@cleaton Hi, I only use logInfo in foreachPartition and it's logInfo("test") caused the exception
@sayuan & @cleaton 二位都很歡迎... XD
@jaminglam I assume loginfo is a member function on some class/object.
if it's a member function on a class the whole class instance will be serialized and sent to each node
if it's an object (scala object) the object will be instantiated already on each node (as a singleton) and the each node can use the local object member function without serializing the whole object.
This is one of the traps with the simplicity of the spark programming model. it's simple until it's not.
You have to consider in which scope the function will run (on driver or on executor) and consider what objects have been initialized where.
The recommendation is to try and structure your program using objects as much as possible (objects and lambda functions)
Not OO with classes
The OO approach can easily pull in a lot of dependencies into each serialized task.
I can't really tell if that is your issue in this case though. The example is too small to tell from.
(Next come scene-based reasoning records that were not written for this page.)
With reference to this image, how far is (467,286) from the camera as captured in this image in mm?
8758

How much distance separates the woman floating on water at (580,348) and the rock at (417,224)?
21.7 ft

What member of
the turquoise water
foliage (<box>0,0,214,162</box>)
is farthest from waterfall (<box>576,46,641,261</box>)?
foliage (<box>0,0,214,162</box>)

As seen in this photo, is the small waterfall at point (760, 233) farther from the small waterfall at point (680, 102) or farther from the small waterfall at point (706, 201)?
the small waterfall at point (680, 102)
謝謝講師昨天的分享還有 mesos 的 plus 分享
再麻煩取得 slide 讓我 commit
@cleaton Thanks for your advice, I agree with your point that avoid using too many classes and using object instead. logInfo() is a member function of trait org.apache.spark.Logging. It is weird that I read source code of apache spark 1.6, I found some codes such as JdbcUtils (org.apache.spark.sql.execution.datasources.jdbc) also use member functions of Logging in foreachPartition and based on my previous experience, in other function(map, reduceByKey), logInfo works well, exception only occurs in foreachPartition. Besides, how to log for debug while developing spark application, do you have any advice?
I mean is it a class or an object that you extend with the spark.Logging trait?
JdbcUtils is an object.
If you only change foreachPartition to foreach it works?
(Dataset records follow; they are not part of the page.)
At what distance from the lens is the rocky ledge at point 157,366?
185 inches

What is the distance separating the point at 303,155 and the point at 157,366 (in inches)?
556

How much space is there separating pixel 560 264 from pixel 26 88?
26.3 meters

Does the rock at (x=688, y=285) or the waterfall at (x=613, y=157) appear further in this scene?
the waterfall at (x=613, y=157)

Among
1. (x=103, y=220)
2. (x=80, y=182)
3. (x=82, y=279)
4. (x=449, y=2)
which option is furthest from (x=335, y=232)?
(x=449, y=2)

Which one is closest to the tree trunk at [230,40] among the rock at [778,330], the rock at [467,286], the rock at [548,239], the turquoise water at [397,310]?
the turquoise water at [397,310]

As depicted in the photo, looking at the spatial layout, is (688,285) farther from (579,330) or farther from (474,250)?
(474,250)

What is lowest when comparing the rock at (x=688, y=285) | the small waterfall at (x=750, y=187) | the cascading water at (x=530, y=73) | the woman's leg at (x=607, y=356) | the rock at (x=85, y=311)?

yes, does you mean that If I have a class which include codes doing foreachPartition. Spark will serialize the whole class code?
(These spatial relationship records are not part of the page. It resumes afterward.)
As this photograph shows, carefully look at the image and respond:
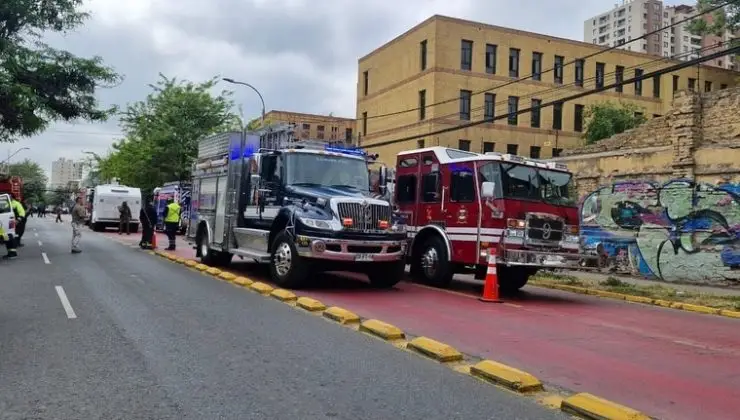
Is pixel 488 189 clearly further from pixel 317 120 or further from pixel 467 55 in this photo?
pixel 317 120

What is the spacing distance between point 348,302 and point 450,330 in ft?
8.68

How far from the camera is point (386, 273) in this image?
1279 centimetres

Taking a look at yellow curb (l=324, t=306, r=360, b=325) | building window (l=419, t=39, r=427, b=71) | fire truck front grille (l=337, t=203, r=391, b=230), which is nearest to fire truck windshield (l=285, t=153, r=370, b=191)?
fire truck front grille (l=337, t=203, r=391, b=230)

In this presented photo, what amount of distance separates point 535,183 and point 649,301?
3226 millimetres

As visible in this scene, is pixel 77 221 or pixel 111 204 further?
pixel 111 204

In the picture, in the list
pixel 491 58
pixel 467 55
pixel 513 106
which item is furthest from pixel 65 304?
pixel 513 106

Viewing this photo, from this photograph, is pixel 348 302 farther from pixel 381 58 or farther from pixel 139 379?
pixel 381 58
the function will be a member of the class instance, and thus it will only exist on the driver at first
when you try to call that function inside foreach/foreachpartition the driver will need to send the whole class instance to the executor machine
if it's an object it is initalized separately
for each jvm
and thus spark only needs to give the method reference
(and any parameter you give on the driver side)
You should be able to see more information in the log from the spark driver
this error happens before it reaches any of the executor nodes.